In the available key study (DuPont, 1976) the test item was investigated for eye irritating properties. Two albino rabbits received 0.1 mL of the undiluted test material into the conjunctival sac of one eye, whereas the other eye remained untreated and served as control. The eye of one animal was washed for 1 minute with tap water 20 seconds after test material instillation, whereas the treated eye of the second animal remained unwashed. The test item produced severe corneal opacity, mild to moderate iritis, and severe conjunctival irritation in an unwashed rabbit eye. At 21 days the eye was left with a corneal ulcer, almost total corneal pannus, and mild conjunctival irritation; whereas the iris was not visible. The eye treated with the test item and promptly washed had moderate to severe corneal opacity, moderate irritis, and severe conjunctival irritation. At 21 days there remained a corneal ulcer, > 3/4 corneal pannus, and mild conjunctival irritation; the iris was normal. In conclusion, the test item is a severe eye irritant, which produces irreversible ocular effects. Hence, the test substance meets the criteria to be classified for risk of serious damage to eyes (Xi, R41) according to 67/584/EEC and irreversible effects on the eye (Cat 1, H318) according to EC/1272/2008.

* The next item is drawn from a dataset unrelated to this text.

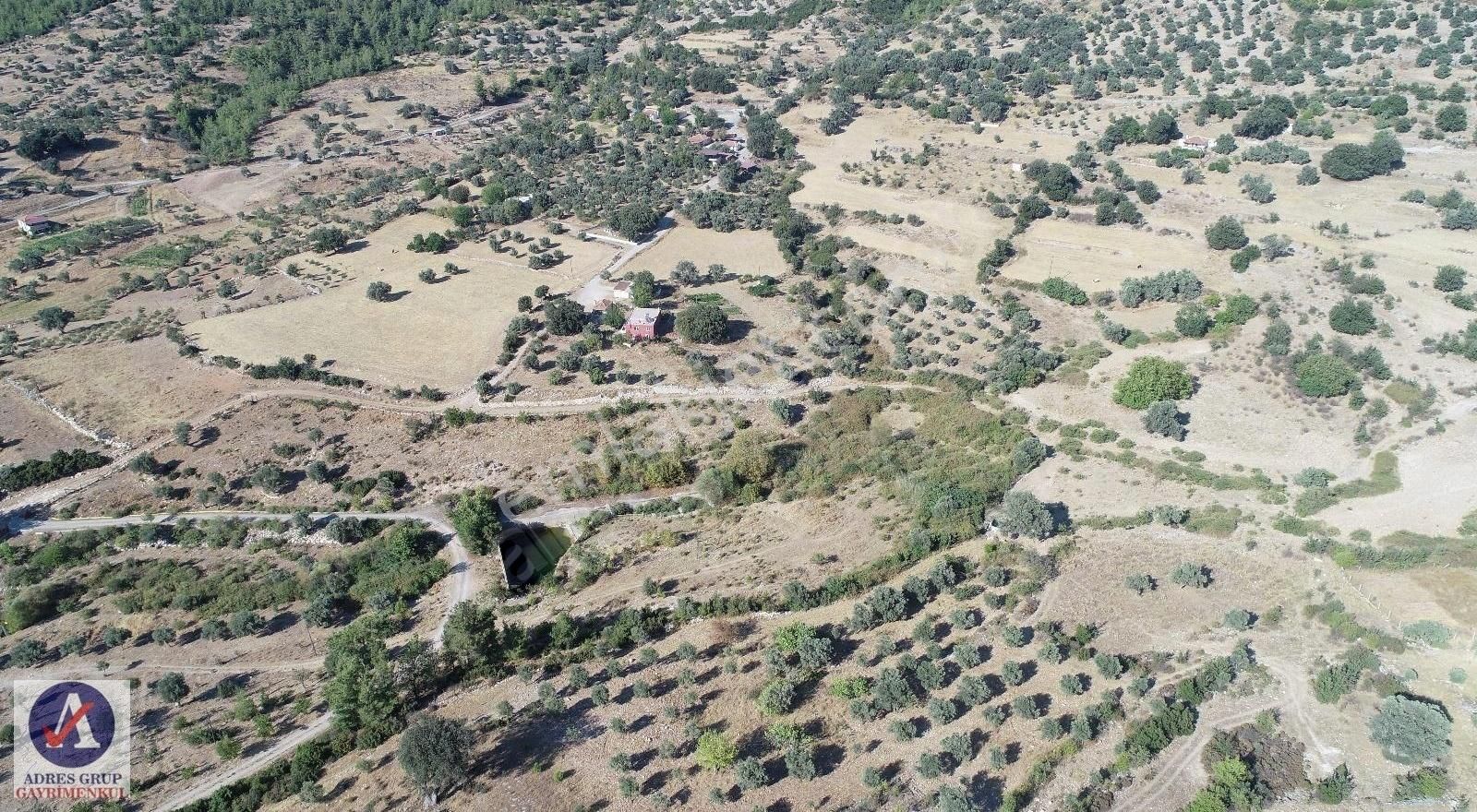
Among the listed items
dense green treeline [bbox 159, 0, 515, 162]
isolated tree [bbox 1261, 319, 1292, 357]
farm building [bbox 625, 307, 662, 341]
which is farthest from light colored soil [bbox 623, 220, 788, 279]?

No study is available investigating the respiratory properties of the submission substance. However, data obtained from an acute inhalation toxicity study (Dow Chemical U.S.A., 1978) revealed strong irritating effects on the respiratory tract after inhalation exposure. 10 Fischer 344 rats per sex per dose were exposed to vaporised test material in a whole-body inhalation system for 1 and 6 h, respectively. The doses applied into the inhalation chamber were 40, 20, and 10 ppm (equal to 0.2533, 0.1267, and 0.0633 mg/L) for 1 h and 7, 4, and 2 ppm (equal to 0.0443, 0.0253, and 0.0127 mg/L) for the 6 h exposure duration. The LC50 determined was 4.4 ppm (equal to 0.0281 mg/L). In the 6 h exposure experiment rats exposed to the test material showed progressively increased signs of eye and nasal irritation and respiratory difficulties during treatment. Just after exposure there were signs of eye irritation, and dried dark red-brown exudate on the noses; respiratory difficulties appeared to have diminished, only slight rales being observable in a few rats. 16 h later there was evidence of severe respiratory distress in all animals exposed. Clinical signs in the animals treated for 1 h developed much more quickly than in the 6 hour exposure experiment. During exposures, all rats showed signs of eye and nasal irritation and respiratory difficulties. After exposure and a 30 min venting period, both male and female rats, showed diminished signs of respiratory difficulties, but did show laboured breathing, stains on their noses, and appeared lethargic.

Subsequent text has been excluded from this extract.